In what is one of the most significant events yet for uniquely challenging music out of North Texas, Pinkish Black has just had their track, “Bodies in Tow,” featured on Pitchfork today. Writer Brandon Stosuy described the band as:
A Forth Worth, TX duo mixing deathrock, drone, dark punk, Birthday Party exorcisms, and a fondness for Suicide…
He then mentions Om. I chatted briefly with the co-founder of the group’s label, Handmade Birds, R. Loren. He agrees with the comparison, stating, “How amazing it opens up at the end, after the Om-esque first half.”
However, he didn’t want to “over-paint” the two distinctly different groups, and said that the “Om thing really is only relevant for a small portion of the album, mostly the first song. After that it unravels: Birthday Party, Flipper, early Residents, Bauhaus, Swans.” That’s a very promising early album review by the label head, and it doesn’t get much better than that in the world of intense and difficult music.

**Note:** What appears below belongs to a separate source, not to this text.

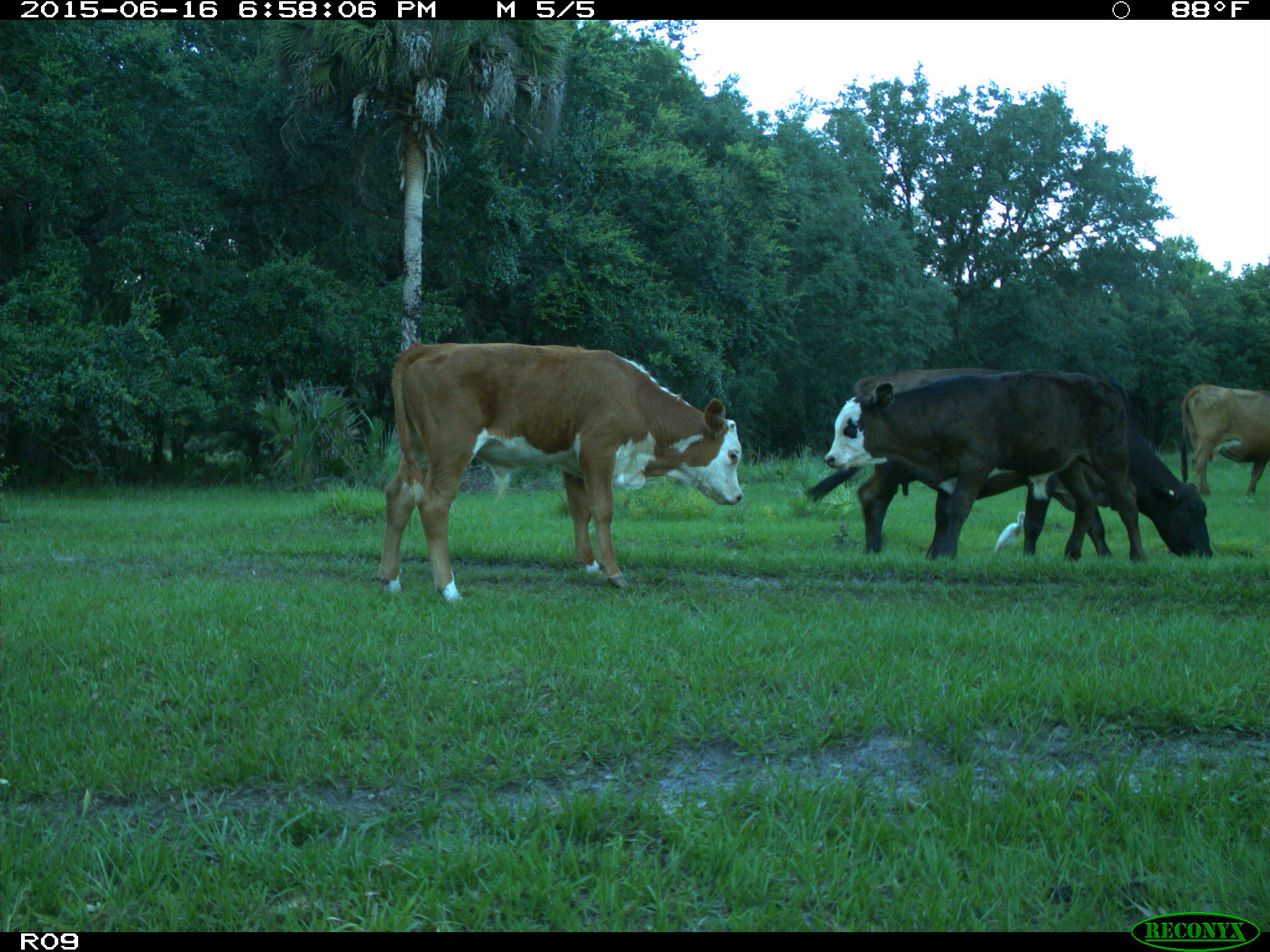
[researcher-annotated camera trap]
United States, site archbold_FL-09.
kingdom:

Pitchfork also mentions that “Bodies in Tow” is a selection from the group’s eponymous debut record, which will be released in May via the Handmade Birds imprint. The dark and dense full-length was recorded by Denton’s Matt Barnhart, who tells me that Pinkish Black is his “favorite band I’ve ever recorded.” Sorry, other bands. Hopefully this is just the beginning of better things for band, label, and recording engineer alike; all three have been artistically powerful yet somewhat unappreciated forces in local music for some time now.